§ **TASK BRIEF**: Lay out every line of the listing below as a Markdown table with the columns "No." and "Text", numbering each row and skipping blank lines. Omit the pictures.

(Spatial reasoning dataset excerpts)
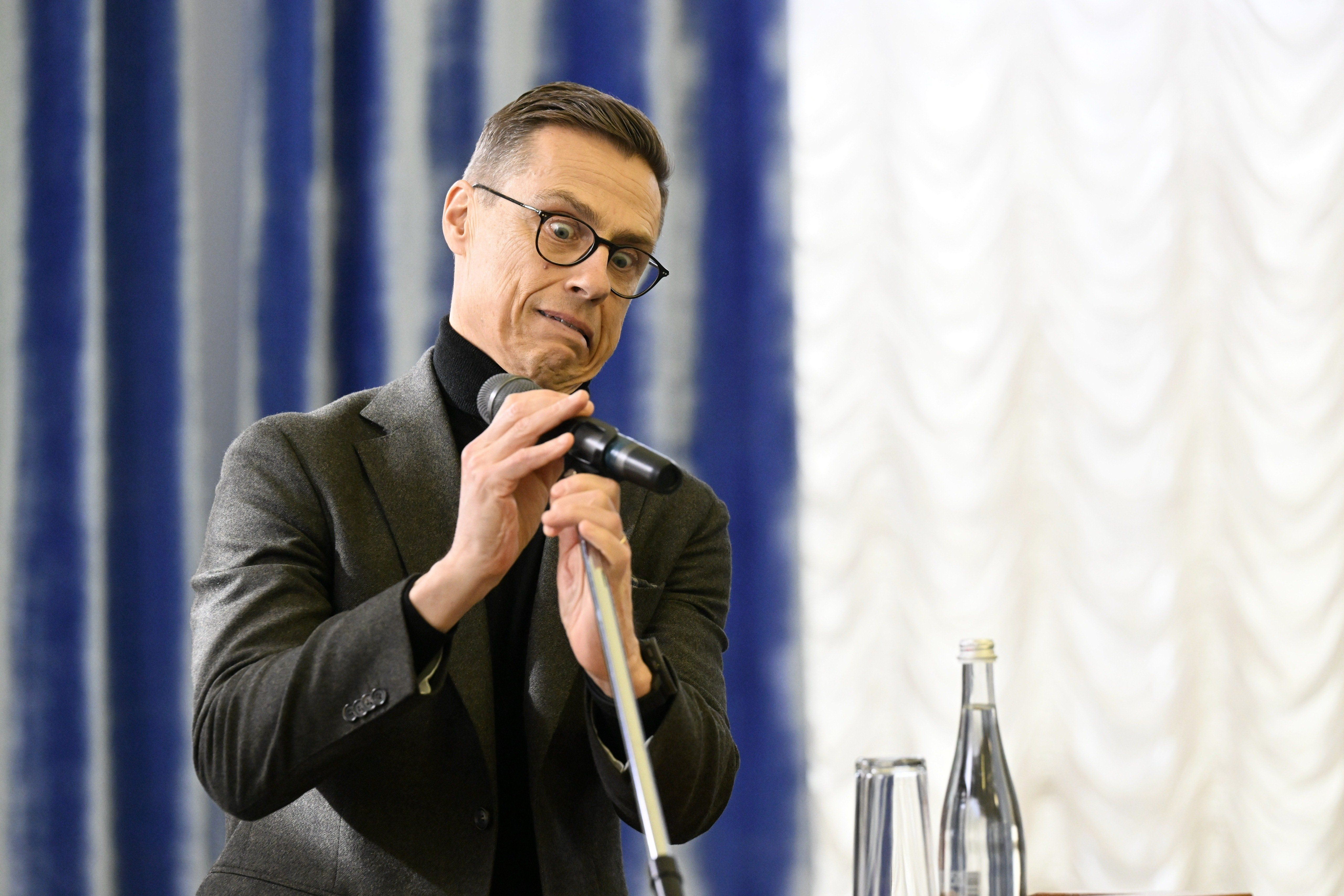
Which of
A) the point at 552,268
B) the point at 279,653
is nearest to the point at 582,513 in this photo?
the point at 279,653

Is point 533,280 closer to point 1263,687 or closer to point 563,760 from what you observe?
point 563,760

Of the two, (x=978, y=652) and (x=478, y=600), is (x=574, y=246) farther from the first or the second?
(x=978, y=652)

§ **EXERCISE RESPONSE**:
| No. | Text |
|---|---|
| 1 | Which of |
| 2 | A) the point at 552,268 |
| 3 | B) the point at 279,653 |
| 4 | is nearest to the point at 582,513 in this photo? |
| 5 | the point at 279,653 |
| 6 | Is point 533,280 closer to point 1263,687 or closer to point 563,760 from what you observe? |
| 7 | point 563,760 |
| 8 | Of the two, (x=978, y=652) and (x=478, y=600), is (x=574, y=246) farther from the first or the second? |
| 9 | (x=978, y=652) |